### What you should do
Return only the lines of the data below from the line with "KELOWNA, CANADA - JANUARY" up to and including the line with "Aspen The Cream Chow Chow Dogs Animals", exactly as written, with the pictures omitted.

### Supplied records
/---
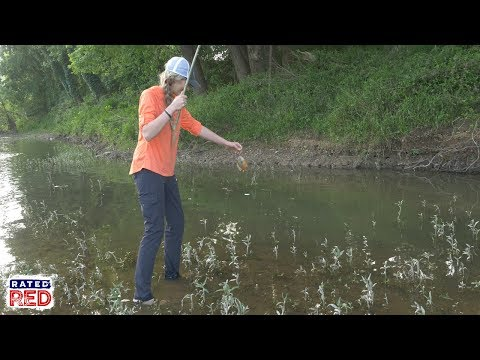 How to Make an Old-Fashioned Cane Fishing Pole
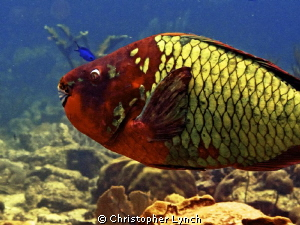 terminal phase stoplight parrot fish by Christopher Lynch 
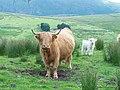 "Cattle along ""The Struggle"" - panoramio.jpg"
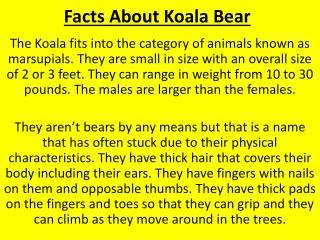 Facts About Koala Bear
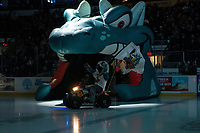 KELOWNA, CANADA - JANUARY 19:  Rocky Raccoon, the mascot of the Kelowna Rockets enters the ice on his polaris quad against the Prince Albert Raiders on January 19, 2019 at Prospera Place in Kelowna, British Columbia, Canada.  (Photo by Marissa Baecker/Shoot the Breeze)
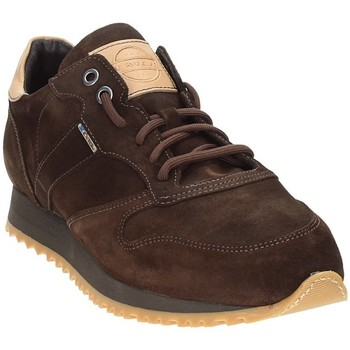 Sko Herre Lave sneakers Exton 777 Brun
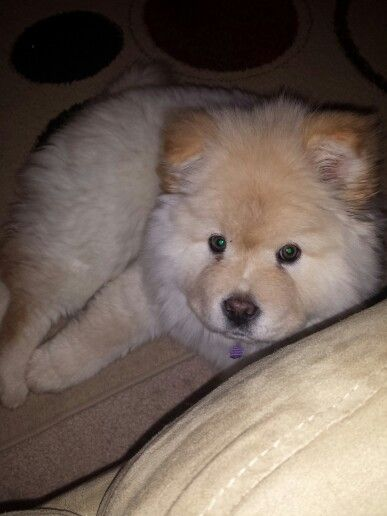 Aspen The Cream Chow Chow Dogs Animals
\---
/---
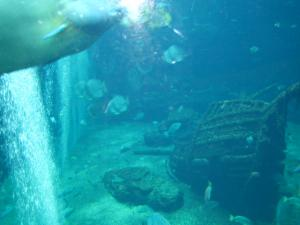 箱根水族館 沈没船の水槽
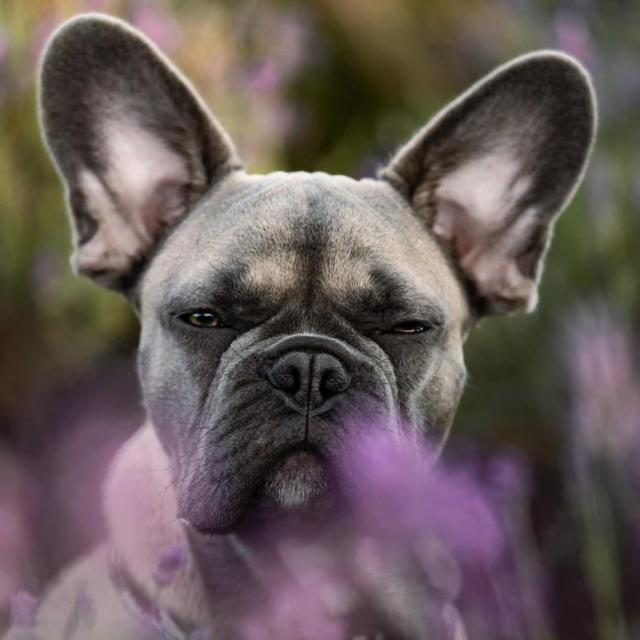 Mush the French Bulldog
\---
### Result of this exercise
 KELOWNA, CANADA - JANUARY 19:  Rocky Raccoon, the mascot of the Kelowna Rockets enters the ice on his polaris quad against the Prince Albert Raiders on January 19, 2019 at Prospera Place in Kelowna, British Columbia, Canada.  (Photo by Marissa Baecker/Shoot the Breeze)
 Sko Herre Lave sneakers Exton 777 Brun
 Aspen The Cream Chow Chow Dogs Animals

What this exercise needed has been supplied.